**Consignes**
A) Dans le texte à lire, reformulez sous forme de liste le paragraphe qui commence par « Ces deux opus publiés », en conservant ses faits principaux.
B) Poursuivez la note de lecture sur les troubles psychologiques dans la société de consommation à partir de sa dernière phrase.

**Texte à lire**
LES TROUBLES PSYCHOLOGIQUES
DANS LA SOCIÉTÉ DE CONSOMMATION

Carnet de lecture :
Divertir pour dominer – La culture de masse contre les peuples

Tomes 1 et 2, Éditions l’Échappée, Montreuil

Ces deux opus publiés à quasiment dix ans d’intervalle, en 2010 et 2019, s’attachent à dénoncer la perte de liberté des individus dans la société actuelle, dominée par la consommation. Ils dénoncent également les troubles psychologiques importants suscités  par le mode de vie dans cette société.

**Entrées répertoriées**
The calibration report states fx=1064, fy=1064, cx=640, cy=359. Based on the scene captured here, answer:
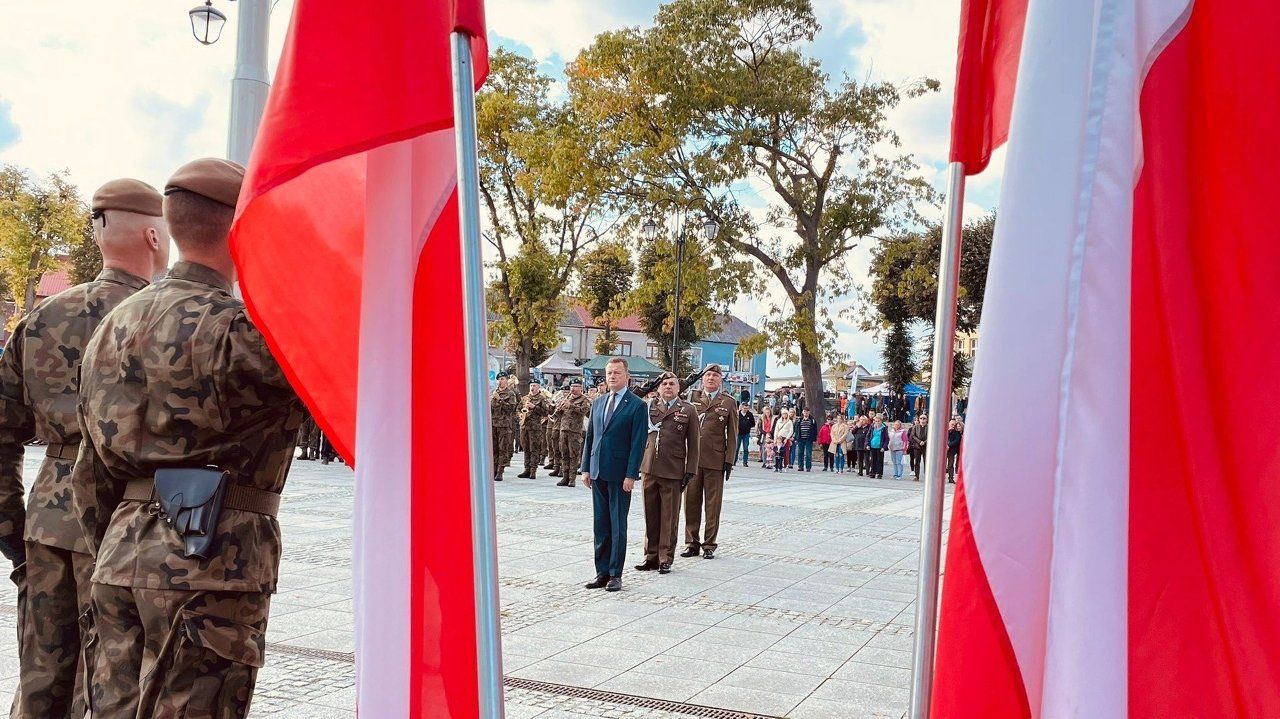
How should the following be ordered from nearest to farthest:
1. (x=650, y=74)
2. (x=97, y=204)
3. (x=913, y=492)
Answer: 1. (x=97, y=204)
2. (x=913, y=492)
3. (x=650, y=74)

**Réponses**
A)
- Deux tomes parus en 2010 et 2019, à presque dix ans d'intervalle.
- Ils dénoncent la perte de liberté des individus dans la société actuelle, dominée par la consommation.
- Ils dénoncent aussi les troubles psychologiques importants provoqués par le mode de vie propre à cette société.

B)
Ils sont constitués de recueils d’article rédigés par différents auteurs, portant sur différents phénomènes sociaux attachés aux sociétés occidentales contemporaines : les écrans, la publicité, le sport, le tourisme, les séries télévisées, les jeux vidéo, le consumérisme, les arts, les cultures des extrêmes dans le porno ou les films d’horreur, les rencontres sur internet, l’utilisation des réseaux sociaux.

L’analyse de ces phénomènes sociaux converge vers des conclusions similaires.

LE CONSUMÉRISME OMNIPRÉSENT

un centre commercial voué à la consommation

Un centre commercial. La consommation est devenue une activité de loisir populaire.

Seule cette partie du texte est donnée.